Au contact des Sœurs, il apprend aussi le bricolage et surtout l’art du jardinage. Ses compétences dans le domaine lui ont permis de décrocher vingt-cinq ans plus tard un emploi dans une vaste demeure sur la rive vaudoise du Léman. Son employeur confie qu’il a la main verte, au point de bâtir avec du bambou une maison à concombres, de cultiver des patates douces, du gingembre et des melons, même si ceux-ci périclitent vite parce qu’ils sont trop arrosés. «Quand il plantait un arbre, il murmurait à la terre «repose en paix, dors bien», il m’a expliqué qu’il lui parlait comme aux morts de son pays», poursuit l’employeur.
«Musicien esclave»
Retour en Erythrée. L’armée est un passage obligé pour tout citoyen. Muguleta y passe douze années de souffrance. Il est mobilisé sur la frontière qui est aussi une ligne de front. Il est simple soldat, en première position. Est blessé au coude, par balle. L’armée le mute: il est promu saxophoniste dans l’orchestre national. «Je suis devenu musicien esclave», dit-il. Il est plutôt bavard, frondeur, cumule donc les séjours en prison. Toute détention commence par un tabassage en règle pour soumettre les captifs. Il raconte: «C’est un pays sans liberté, l’un des plus fermés du monde, où l’on vit avec la peur, on passe tous par la case cellule. J’avais un seul laissez-passer pour voyager, mais seulement d’Asmara à Asmara.» Dans le même temps, il devient une célébrité parce que les concerts drainent des foules et sont télévisés.

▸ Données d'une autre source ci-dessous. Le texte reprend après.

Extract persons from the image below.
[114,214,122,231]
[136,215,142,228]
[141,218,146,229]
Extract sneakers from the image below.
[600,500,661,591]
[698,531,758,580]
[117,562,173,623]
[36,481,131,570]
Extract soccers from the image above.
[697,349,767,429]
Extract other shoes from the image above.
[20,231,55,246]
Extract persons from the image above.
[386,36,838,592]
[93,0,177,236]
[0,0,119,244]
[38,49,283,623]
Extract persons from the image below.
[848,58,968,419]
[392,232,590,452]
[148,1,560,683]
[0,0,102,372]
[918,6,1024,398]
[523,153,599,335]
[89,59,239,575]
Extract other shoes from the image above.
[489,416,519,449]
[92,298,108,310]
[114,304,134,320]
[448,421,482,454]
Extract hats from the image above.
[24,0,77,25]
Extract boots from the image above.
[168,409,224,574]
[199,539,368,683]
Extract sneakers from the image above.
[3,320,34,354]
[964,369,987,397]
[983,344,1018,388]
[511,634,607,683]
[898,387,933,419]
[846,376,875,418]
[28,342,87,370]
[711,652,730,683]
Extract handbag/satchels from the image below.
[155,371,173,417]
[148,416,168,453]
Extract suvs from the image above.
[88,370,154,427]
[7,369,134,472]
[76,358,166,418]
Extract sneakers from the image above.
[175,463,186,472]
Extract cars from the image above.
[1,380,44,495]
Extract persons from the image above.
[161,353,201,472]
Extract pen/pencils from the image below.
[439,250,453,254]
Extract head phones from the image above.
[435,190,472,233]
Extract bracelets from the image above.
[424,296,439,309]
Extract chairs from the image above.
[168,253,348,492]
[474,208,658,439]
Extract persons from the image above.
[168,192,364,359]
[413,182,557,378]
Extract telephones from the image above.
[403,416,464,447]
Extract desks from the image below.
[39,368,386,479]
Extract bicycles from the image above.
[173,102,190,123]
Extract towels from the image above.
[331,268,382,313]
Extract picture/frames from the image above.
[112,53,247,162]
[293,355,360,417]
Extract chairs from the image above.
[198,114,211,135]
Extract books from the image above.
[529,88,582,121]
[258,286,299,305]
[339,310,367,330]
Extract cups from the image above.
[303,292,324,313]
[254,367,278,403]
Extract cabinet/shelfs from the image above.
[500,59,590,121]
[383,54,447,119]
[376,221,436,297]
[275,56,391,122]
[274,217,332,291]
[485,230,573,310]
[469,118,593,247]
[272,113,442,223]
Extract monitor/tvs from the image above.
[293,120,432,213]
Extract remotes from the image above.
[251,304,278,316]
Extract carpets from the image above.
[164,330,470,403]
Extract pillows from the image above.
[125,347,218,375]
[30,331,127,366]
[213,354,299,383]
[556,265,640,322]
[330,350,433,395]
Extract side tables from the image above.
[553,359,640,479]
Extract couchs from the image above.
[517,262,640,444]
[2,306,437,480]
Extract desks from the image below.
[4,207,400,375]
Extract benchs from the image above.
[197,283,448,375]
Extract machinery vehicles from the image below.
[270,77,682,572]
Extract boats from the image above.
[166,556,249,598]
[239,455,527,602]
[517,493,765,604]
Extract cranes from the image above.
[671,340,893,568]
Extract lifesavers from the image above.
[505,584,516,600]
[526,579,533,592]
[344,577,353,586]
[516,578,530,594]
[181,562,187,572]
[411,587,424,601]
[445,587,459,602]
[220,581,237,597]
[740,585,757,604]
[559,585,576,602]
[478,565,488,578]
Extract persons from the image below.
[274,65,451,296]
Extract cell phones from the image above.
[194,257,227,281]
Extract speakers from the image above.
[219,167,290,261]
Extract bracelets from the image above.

C’est ainsi qu’en 2006 il rencontre Shewit dans un autobus à Adi Guadad. Elle reconnaît le musicien. Ils se marient. Shewit, née en 1988 d’un mariage mixte érythréo-éthiopien (pas la meilleure filiation là-bas), est aussi orpheline. Mulugeta est peu après incarcéré à la prison d'Edapaylot et battu sous le prétexte que chez lui on écoute Erena, la radio de l'opposition. Quand Biniam naît en 2011, Mulugeta est encore en prison. Le 24 mai 2012, il s'envole pour la Suisse avec l’orchestre national qui donne une série de concerts officiels à l’occasion de la fête de l’indépendance érythréenne. Sur place, l’idée germe avec deux autres musiciens de s’échapper. Une évasion depuis un hôtel des Pâquis, un rendez-vous fixé par des opposants en exil «là où il y a beaucoup d’eau, près de la statue d’un cheval». Il y est attendu, on le cache pendant dix jours puis il se rend au centre d’enregistrement de Bâle pour entamer une procédure d’asile politique.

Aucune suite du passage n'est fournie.